On 01/03/2013 12:01 PM, Steven Bosscher wrote:
Hello,

Consider the following test case:

void bar (void);
int foo (int b, int c, int d)
{
   int r = 0;
   if (b)
     res = b * 2 + 4;
   if (c)
     {
       if (d)
         r = res;
       else
         __builtin_unreachable ();
     }
   return r;
}

This is typical for code in GCC itself in places where
gcc_unreachable() is used.


The corresponding CFG looks like this:

             +-----+
             | bb0 |
             +-----+
               |
               |
               v
             +-----+
             | bb2 | -+
             +-----+  |
               |      |
               |      |
               v      |
             +-----+  |
             | bb3 |  |
             +-----+  |
               |      |
               |      |
               v      |
+-----+     +-----+  |
| bb8 | <-- | bb4 | <+
+-----+     +-----+
   |           |
   |           |
   |           v
   |         +-----+     +-----+
   |         | bb5 | --> | bb7 |
   |         +-----+     +-----+
   |           |
   |           |
   |           v
   |         +-----+
   |         | bb6 |
   |         +-----+
   |           |
   |           |
   |           v
   |         +-----+
   +-------> | bb9 |
             +-----+
               |
               |
               v
             +-----+
             | bb1 |
             +-----+
Presumably BB7 was created in response to the builtin_unreachable?
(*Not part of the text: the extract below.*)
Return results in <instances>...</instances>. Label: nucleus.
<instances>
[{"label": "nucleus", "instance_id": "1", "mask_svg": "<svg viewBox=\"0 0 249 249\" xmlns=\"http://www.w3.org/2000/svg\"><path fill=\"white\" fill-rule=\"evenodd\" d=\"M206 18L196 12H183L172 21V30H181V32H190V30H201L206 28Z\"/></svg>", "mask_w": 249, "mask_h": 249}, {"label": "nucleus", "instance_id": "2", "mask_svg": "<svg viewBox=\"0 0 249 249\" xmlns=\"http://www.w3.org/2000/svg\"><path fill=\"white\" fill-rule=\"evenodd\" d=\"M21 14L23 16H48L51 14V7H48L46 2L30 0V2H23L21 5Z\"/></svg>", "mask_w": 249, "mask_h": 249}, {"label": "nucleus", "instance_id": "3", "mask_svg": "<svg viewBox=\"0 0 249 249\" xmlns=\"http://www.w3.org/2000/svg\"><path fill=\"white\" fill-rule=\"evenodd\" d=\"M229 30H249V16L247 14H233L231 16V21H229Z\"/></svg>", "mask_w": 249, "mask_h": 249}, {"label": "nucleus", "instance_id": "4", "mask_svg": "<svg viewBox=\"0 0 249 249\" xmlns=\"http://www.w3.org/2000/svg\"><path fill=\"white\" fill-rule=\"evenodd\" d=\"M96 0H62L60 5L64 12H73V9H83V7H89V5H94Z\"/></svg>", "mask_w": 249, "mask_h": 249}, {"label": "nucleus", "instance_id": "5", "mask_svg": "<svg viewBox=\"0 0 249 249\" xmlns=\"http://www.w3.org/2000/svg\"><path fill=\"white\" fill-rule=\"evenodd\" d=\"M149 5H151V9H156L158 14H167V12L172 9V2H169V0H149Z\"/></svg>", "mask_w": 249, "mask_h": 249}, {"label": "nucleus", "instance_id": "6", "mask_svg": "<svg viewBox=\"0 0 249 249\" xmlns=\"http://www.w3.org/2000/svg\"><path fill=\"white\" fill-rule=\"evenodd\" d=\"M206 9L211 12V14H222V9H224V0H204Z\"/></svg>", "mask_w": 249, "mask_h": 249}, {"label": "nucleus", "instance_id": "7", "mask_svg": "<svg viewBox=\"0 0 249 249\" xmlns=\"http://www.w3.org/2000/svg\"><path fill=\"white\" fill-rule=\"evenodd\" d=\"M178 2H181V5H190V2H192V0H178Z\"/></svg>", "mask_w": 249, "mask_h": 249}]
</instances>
One could argue that an empty dead-end basic block should just be removed and the CFG appropriately simplified.

You might want to look at a discussion from Oct/Nov 2011 "New pass to delete unexecutable paths in the CFG" which touches on some of this stuff. It's not 100% the same, but the concept of eliminating edges from the CFG which we can never traverse in a conforming program applies to both your example and the stuff I was playing with.